▶ **Given passage**:
- Representation as a Problem and a Power (v12,15-19)
- Relationship as a Pattern (v11,12,17)
- Death as a Product (v12)
- Sin as a Principle: “sin entered...” (5:12)
- Adam as a Picture: “who is the figure...” (5:14)
Adam as a Picture: “who is the figure...” (5:14)
Sometime ago I was asked by one of my boys, one of the most basic and perplexing questions which can be asked concerning Gods revelation of His plan of redemption in the scripture, a question which recurs from time to time and which is very rarely ever answered.
The question or series of questions go like this:
- Did God make Adam and Eve and the garden of Eden? – Answer Yes – God is Creator.
- Did God know what was going to happen when He made Adam and Eve in the garden? - Answer Yes – God is Omniscient.
- Why did God make the tree of knowledge of good and evil and why did He let the serpent in? - Hard question –
- Is He really all knowing and is He really all powerful?
- If God allowed Adam and Eve to fall, for sin to enter into the world and then by the work of Christ God saved them what exactly is the point to it all? Are we not just back where we started?

▶ **Stored data**:

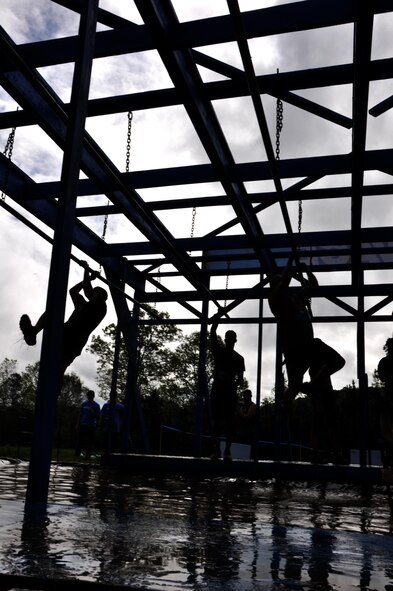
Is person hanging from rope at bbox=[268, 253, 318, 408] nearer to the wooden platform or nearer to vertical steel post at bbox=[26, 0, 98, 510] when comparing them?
the wooden platform

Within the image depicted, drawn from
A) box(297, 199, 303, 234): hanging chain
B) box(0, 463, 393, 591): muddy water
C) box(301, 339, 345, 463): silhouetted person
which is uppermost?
box(297, 199, 303, 234): hanging chain

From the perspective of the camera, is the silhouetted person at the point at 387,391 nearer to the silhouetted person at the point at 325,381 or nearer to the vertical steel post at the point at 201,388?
the silhouetted person at the point at 325,381

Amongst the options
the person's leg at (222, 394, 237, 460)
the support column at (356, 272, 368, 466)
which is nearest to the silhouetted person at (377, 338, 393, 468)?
the support column at (356, 272, 368, 466)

▶ **The tasks**:
(1) List every outline heading in the sermon notes that follows the pattern "[something] as a [something]," giving each heading once.
(2) In the sermon notes, which attribute of God is given as the answer to whether He knew what would happen when He made Adam and Eve?
(3) Carry on with the sermon notes, starting after the final question.
The data has no role in any of this work.

▶ **Answers to the exercises**:
(1)
Representation as a Problem and a Power
Relationship as a Pattern
Death as a Product
Sin as a Principle
Adam as a Picture

(2) God is Omniscient.

(3)
I have referred to this as the Bible's biggest problem. It is sometimes referred to as the Problem of Evil! The problem lies in this, if I claim that God is creator and if I claim that God is omniscient and that God is omnipotent then at some point then at the very least God allowed evil to enter in with the full knowledge of the consequences of that sin entering into the world! Furthermore it may well seem that the production of a plan of salvation is either admission of failure on the part of God or an indicator that His universe is somehow out of control and needs a rescue package to bring it back. Worse still sometimes our gospel preaching can almost indicate that! If there is one chapter of the Bible which would tackle this question head on I would believe that it would be Romans chapter 5 and the answers are quite surprising! In Romans chapter 5 Paul will take 3 areas of human experience that appear to have gone wrong and are out of control:
- The Problems of Life (5:1-5)
- The Plan of Salvation (5:6-11)
- The Plight of Humanity (5:12-21)
In these 3 areas of 'life gone wrong' we will discover that:
- God is in control – we need not compromise on Gods omnipotence nor on His omniscience.
- God does not react to the problem God pre-empts the problem
- Gods purpose in the problem is not to bring as back to the beginning again, Gods purpose is not to permit a problem simply to solve a problem as the question inferred but God has a glorious purpose in all of lifes problems from the microcosm of every day life in vs 1 to 5 to the macrocosm of the plight of the whole of humanity in vs 12 to 21.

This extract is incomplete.